For anyone who wants to form their own opinion about whether this style of programming is easier or harder than it would be in other languages:

https://github.com/ziglang/zig/blob/0.14.1/lib/std/zig/token...

The tokenizer is not really a good demonstration of the differences between these styles. A more representative comparison would be the later stages that build, traverse, and manipulate tree and graph data structures.

  • OK, parser then:

    https://github.com/rust-lang/rust/tree/1.87.0/compiler/rustc... (main logic seems to be in expr.rs)

    vs

    https://github.com/ziglang/zig/blob/0.14.1/lib/std/zig/Parse...

    Again, for those who wish to form their own opinions.

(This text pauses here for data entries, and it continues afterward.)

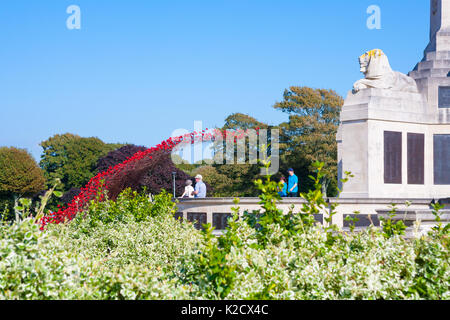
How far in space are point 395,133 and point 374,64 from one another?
102 inches

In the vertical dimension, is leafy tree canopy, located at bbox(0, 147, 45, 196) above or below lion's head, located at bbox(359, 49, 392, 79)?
below

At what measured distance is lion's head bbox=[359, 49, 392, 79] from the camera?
19.1 m

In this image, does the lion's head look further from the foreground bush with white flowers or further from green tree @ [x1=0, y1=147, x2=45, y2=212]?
green tree @ [x1=0, y1=147, x2=45, y2=212]

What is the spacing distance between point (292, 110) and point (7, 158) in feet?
104

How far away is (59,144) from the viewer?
73625mm

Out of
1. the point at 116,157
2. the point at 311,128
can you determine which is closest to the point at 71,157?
the point at 116,157

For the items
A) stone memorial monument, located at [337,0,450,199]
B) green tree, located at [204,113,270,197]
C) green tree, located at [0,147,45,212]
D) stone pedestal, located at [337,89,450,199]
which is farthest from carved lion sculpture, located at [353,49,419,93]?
green tree, located at [0,147,45,212]

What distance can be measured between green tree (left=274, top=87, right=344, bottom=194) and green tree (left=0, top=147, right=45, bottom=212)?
2739 cm

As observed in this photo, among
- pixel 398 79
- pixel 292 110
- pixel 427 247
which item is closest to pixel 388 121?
pixel 398 79

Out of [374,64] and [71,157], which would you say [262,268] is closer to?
[374,64]

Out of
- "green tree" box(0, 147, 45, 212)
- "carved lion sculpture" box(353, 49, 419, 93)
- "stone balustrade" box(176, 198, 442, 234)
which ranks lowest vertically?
"stone balustrade" box(176, 198, 442, 234)

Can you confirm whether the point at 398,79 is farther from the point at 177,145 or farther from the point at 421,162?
the point at 177,145

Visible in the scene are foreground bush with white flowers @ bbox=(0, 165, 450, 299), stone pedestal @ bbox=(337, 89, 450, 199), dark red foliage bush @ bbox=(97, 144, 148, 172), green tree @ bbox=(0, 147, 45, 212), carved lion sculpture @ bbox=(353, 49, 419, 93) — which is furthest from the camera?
green tree @ bbox=(0, 147, 45, 212)

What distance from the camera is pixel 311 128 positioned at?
186ft
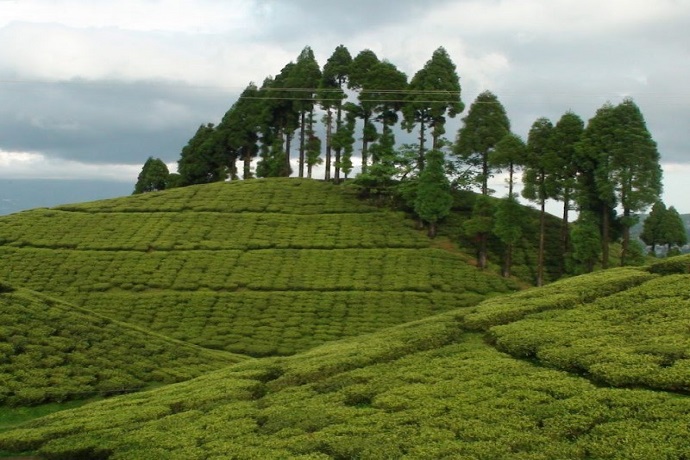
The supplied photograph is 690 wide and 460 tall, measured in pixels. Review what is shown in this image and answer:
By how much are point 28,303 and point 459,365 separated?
21.2 m

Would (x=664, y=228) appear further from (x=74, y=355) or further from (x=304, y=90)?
(x=74, y=355)

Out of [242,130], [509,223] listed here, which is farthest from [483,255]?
[242,130]

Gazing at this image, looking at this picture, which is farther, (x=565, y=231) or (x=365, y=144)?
(x=365, y=144)

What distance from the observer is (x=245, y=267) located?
4428 cm

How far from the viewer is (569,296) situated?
22.2 meters

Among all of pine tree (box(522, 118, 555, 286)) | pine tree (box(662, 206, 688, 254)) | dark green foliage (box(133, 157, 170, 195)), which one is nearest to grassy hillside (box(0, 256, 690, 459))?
pine tree (box(522, 118, 555, 286))

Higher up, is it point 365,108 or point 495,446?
point 365,108

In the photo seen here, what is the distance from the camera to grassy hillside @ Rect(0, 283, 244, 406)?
2284cm

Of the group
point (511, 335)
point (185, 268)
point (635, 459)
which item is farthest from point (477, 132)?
point (635, 459)

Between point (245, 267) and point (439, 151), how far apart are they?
1853cm

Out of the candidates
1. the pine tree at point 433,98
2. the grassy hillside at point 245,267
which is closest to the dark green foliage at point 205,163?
the grassy hillside at point 245,267

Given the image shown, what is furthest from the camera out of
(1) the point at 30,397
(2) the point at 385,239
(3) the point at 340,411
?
(2) the point at 385,239

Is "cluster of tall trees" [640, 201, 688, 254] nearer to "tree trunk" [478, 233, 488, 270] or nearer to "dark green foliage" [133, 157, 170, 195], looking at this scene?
"tree trunk" [478, 233, 488, 270]

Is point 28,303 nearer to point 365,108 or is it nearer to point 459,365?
point 459,365
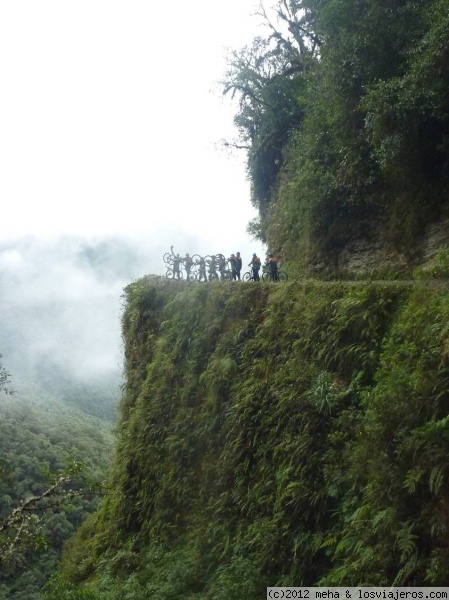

    • I think a reasonable comparison would have to be DoD Rust parser vs current Rust parser. Comparing across languages isn't very useful, because Zig has very different syntax rules, and doesn't provide diagnostics near the same level as Rust does. The Rust compiler (and also its parser) spends an incredible amount of effort on diagnostics, to the point of actually trying to parse syntax from other languages (e.g. Python), just to warn people not to use Python syntax in Rust. Not to mention that it needs to deal with decl and proc macros, intertwine that with name resolution, etc. etc. This all of course hurts parsing performance quite a lot, and IMO would make it both much harder to write the whole thing in DoD, and also the DoD performance benefits would be not so big, because of all the heterogeneous functionality the Rust frontend does. Those are of course deliberate decisions of Rust that favor other things than compilation performance.